Ao sol posto desse mesmo dia o prior espairecia a vista pela veiga coberta de verdura, assentado no cruzeiro, segundo o seu costume. A brisa da tarde era fria e aguda, porque a primavera começava apenas; mas o velho parocho parecia não a sentir, embebido em cogitações; e tão fundas íam estas, que, em vez de traçar na terra com a bengala as usuaes figuras geometricas, ou anti-geometricas, conservava-a immovel e perpendicular, com as mãos cruzadas sobre o castão, firmando a barba em cima. Conhecia-se-lhe no olhar e no mecher tremulo dos beiços, que algum grande cuidado o inquietava.
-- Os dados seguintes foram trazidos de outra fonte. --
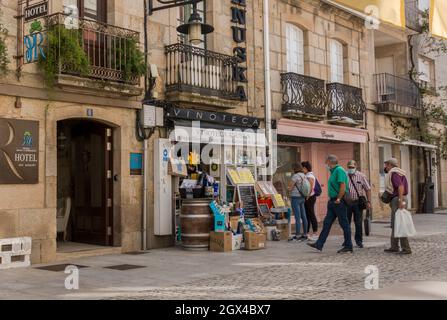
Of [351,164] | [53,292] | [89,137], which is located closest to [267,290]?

E tanto assim, que nem reparou nos tres signaes das ave-marias, deixando-se ficar sentado, e até, oh profanação! com o chapeu na cabeça. Felizmente não passava ninguem naquelle momento, que podesse notar a involuntaria irreverencia do distrahido pastor.

Mas um vulto assomou lá ao longe, e os olhos do velho brilharam como animados por vida nova. Quem quer que era descia do monte, e vinha para a banda do rio. O caminho passava perto do adro: o prior ergueu-se, estendendo a mão, e brandindo a bengala na direcção do vulto.